My Bill retains the principle that in such cases the limitation period should not begin to run until the claimant becomes aware of the position. That is of great importance. This provision is contained in section 22 of the 1973 Act, but the Scottish Law Commission found that it was subject to criticism for being somewhat inflexible and that the reference to the claimant seeking appropriate advice was considered to be unnecessary and served only to complicate matters. The Bill provides that the knowledge of the claimant in such cases should be a relevant factor in assessing the limitation period. The commission addressed its mind to whether the test of knowledge should be related to the claimant himself. It concluded that it should, and the Bill follows that recommendation.

Hon. Members will appreciate that it is impossible for legislation to take account of each and every circumstance. The formula adopted will enable the courts, which are best placed to do so, to take account of the differing circumstances of claimants and the differing nature of their injuries.

· · · · · · ·

**Task statement**. In the passage on the limitation period, repeat verbatim the stretch from "My Bill retains" through "follows that recommendation.".

Questions about depicted scenes:
· · · · · · ·

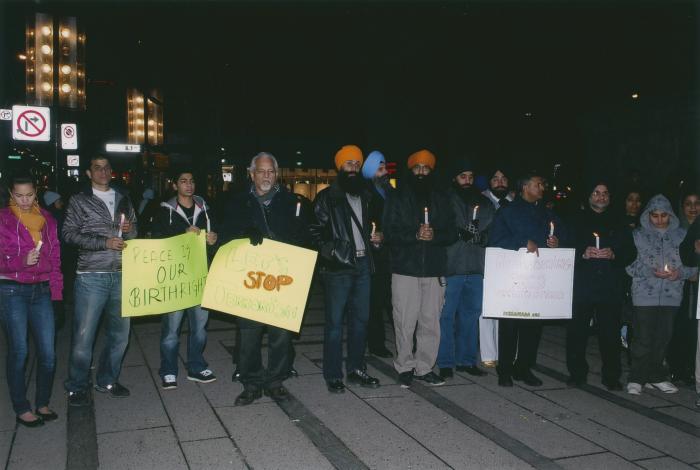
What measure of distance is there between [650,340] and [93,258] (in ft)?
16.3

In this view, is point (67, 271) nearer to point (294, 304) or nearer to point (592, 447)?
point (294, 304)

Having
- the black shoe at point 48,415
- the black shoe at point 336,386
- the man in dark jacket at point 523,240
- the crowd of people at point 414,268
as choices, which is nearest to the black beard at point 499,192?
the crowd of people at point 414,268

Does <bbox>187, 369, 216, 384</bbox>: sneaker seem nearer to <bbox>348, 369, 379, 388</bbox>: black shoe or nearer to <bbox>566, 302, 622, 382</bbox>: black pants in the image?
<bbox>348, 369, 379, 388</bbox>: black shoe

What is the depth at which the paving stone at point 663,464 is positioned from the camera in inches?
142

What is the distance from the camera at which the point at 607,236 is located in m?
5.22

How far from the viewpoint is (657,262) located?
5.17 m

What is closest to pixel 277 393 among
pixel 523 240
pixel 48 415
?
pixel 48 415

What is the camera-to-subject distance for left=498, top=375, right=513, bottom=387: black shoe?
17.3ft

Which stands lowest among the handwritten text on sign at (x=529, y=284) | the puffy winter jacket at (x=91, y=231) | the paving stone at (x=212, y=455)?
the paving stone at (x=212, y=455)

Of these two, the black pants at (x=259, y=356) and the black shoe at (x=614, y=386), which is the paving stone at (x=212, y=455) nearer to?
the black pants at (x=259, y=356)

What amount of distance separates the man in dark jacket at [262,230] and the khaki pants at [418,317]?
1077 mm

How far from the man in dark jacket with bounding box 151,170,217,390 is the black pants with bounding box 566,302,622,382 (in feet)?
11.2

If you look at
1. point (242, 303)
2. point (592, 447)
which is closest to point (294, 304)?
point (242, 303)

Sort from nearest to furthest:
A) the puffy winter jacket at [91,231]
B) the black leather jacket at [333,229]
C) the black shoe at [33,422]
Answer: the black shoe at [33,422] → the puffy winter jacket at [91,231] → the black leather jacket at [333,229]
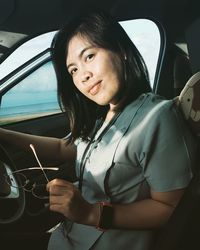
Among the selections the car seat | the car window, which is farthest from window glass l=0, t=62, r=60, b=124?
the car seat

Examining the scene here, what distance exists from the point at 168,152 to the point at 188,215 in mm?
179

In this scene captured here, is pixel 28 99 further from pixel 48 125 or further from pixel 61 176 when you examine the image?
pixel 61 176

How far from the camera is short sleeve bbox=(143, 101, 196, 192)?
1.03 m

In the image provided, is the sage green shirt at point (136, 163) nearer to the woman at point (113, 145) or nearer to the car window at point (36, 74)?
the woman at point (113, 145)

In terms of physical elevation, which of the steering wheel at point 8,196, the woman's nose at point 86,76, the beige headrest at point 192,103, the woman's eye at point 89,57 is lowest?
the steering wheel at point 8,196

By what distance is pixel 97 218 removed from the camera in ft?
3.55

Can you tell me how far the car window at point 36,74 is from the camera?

· · · · · · ·

**Output of the task**.
My Bill retains the principle that in such cases the limitation period should not begin to run until the claimant becomes aware of the position. That is of great importance. This provision is contained in section 22 of the 1973 Act, but the Scottish Law Commission found that it was subject to criticism for being somewhat inflexible and that the reference to the claimant seeking appropriate advice was considered to be unnecessary and served only to complicate matters. The Bill provides that the knowledge of the claimant in such cases should be a relevant factor in assessing the limitation period. The commission addressed its mind to whether the test of knowledge should be related to the claimant himself. It concluded that it should, and the Bill follows that recommendation.